[Required tasks]:
a: Extract the passage of the NWT campground article starting at "Reservations made in" and ending at "proved popular destinations.".
b: Does the NWT campground article support each statement below? Answer yes or no for each, and quote the words of the article that decide it.
(i) First-week campground reservations rose from 2021 to 2022.
(ii) The reservation figures were published by the NWT's Department of Industry, Tourism and Investment.
(iii) The NWT's United States and Asian tourism markets have had no access to the territory since March 2020.
c: Give what follows in the NWT campground article after its final sentence.

[Selected extract]:
------------------------

NWT’s campground rush subsides slightly as travel reopens

Enthusiasm for the Northwest Territories’ campgrounds dipped slightly, year on year, in 2022’s opening week of online reservations.

Reservations made in the first week dropped from 3,763 in 2021 to 3,029 in 2022, the NWT’s Department of Industry, Tourism and Investment said on its website.

Possible explanations include NWT families looking to travel farther field after two summers in which pandemic-related travel restrictions largely kept people to so-called staycations. With options limited in 2020 and 2021, nearby campgrounds proved popular destinations.


This year’s campground numbers provide one of the first indicators of foreign enthusiasm for the NWT as pandemic restrictions ease.

A key question is whether, and how swiftly, the NWT’s United States and Asian tourism markets will rebound having had no access to the territory since March 2020.

------------------------

Spatial grounding data
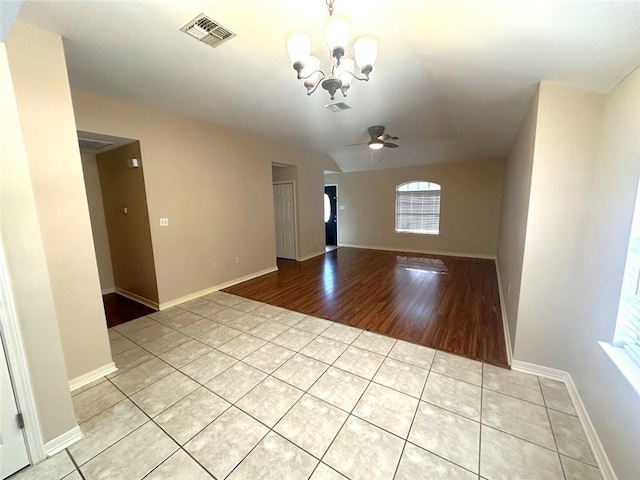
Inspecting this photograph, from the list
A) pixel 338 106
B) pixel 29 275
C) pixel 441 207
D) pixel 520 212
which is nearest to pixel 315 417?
pixel 29 275

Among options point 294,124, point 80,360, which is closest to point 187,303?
point 80,360

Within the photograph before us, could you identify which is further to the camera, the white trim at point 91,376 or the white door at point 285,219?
the white door at point 285,219

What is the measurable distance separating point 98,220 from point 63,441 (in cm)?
369

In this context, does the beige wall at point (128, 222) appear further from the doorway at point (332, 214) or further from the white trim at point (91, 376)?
the doorway at point (332, 214)

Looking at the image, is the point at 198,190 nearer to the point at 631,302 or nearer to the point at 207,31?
the point at 207,31

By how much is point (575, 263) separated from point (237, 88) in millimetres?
3498

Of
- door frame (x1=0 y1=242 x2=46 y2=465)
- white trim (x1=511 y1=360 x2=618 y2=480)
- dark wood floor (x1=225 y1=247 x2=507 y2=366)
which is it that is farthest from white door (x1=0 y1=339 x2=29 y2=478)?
white trim (x1=511 y1=360 x2=618 y2=480)

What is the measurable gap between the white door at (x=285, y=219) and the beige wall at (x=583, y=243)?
4.75m

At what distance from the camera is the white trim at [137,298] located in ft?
12.1

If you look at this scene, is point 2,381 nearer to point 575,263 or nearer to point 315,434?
point 315,434

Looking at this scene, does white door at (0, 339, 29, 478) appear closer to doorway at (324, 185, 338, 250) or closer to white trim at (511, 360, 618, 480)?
white trim at (511, 360, 618, 480)

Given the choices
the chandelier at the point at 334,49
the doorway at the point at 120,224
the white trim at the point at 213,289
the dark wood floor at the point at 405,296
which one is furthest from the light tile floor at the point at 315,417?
the chandelier at the point at 334,49

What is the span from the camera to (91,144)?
343 cm

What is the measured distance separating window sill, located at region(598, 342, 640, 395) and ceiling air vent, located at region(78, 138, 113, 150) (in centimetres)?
513
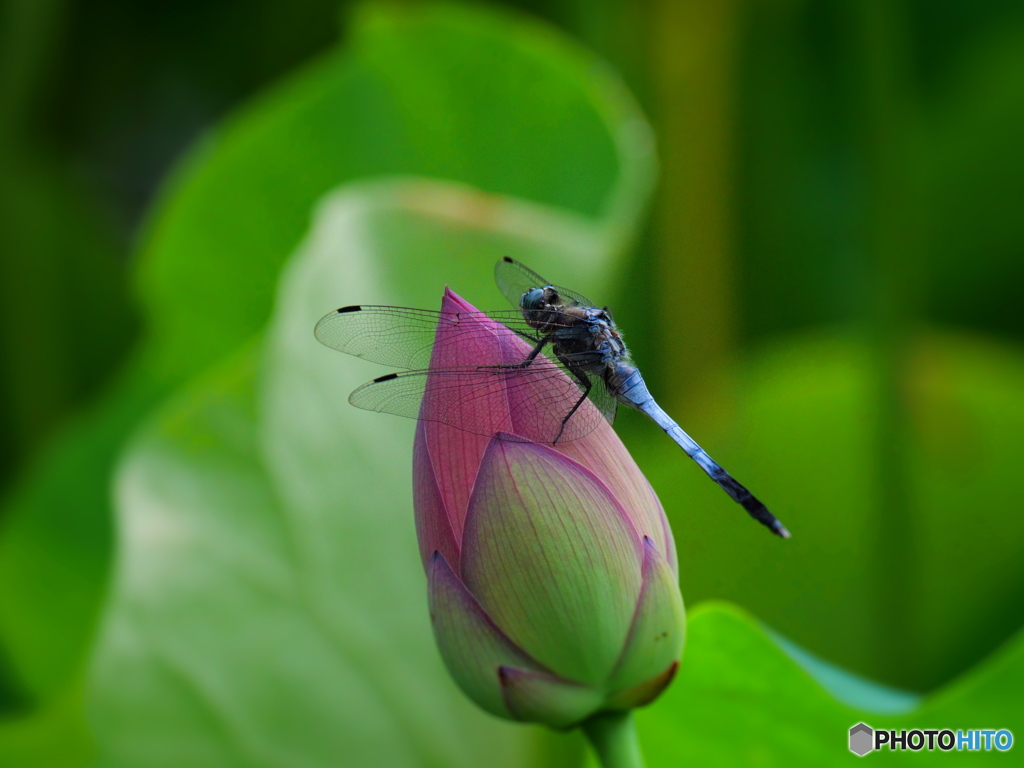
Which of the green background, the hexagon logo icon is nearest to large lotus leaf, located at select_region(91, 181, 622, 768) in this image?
the green background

------------------------

[Your written answers]:
a:
Reservations made in the first week dropped from 3,763 in 2021 to 3,029 in 2022, the NWT’s Department of Industry, Tourism and Investment said on its website.

Possible explanations include NWT families looking to travel farther field after two summers in which pandemic-related travel restrictions largely kept people to so-called staycations. With options limited in 2020 and 2021, nearby campgrounds proved popular destinations.

b:
(i) No: "dropped from 3,763 in 2021 to 3,029 in 2022"
(ii) Yes: "the NWT’s Department of Industry, Tourism and Investment said on its website"
(iii) Yes: "having had no access to the territory since March 2020"

c:
Though campground visits are not necessarily priorities for those tourists, ITI said a quarter of visits to the campground reservations website in its first week came from beyond Canada – 23 percent from the United States and two percent from elsewhere.

“Ninety percent of total reservations made in the Beaufort Delta came from outside of the NWT,” the department stated.

“That compares to 48 percent for South Slave parks and 40 percent in the Dehcho. Only six percent of bookings in the North Slave came from outside of the NWT.”


North Slave parks received 2,371 bookings in the opening four days. The Fred Henne campground in Yellowknife received 750 bookings in the first 23 minutes after the system opened, ITI said.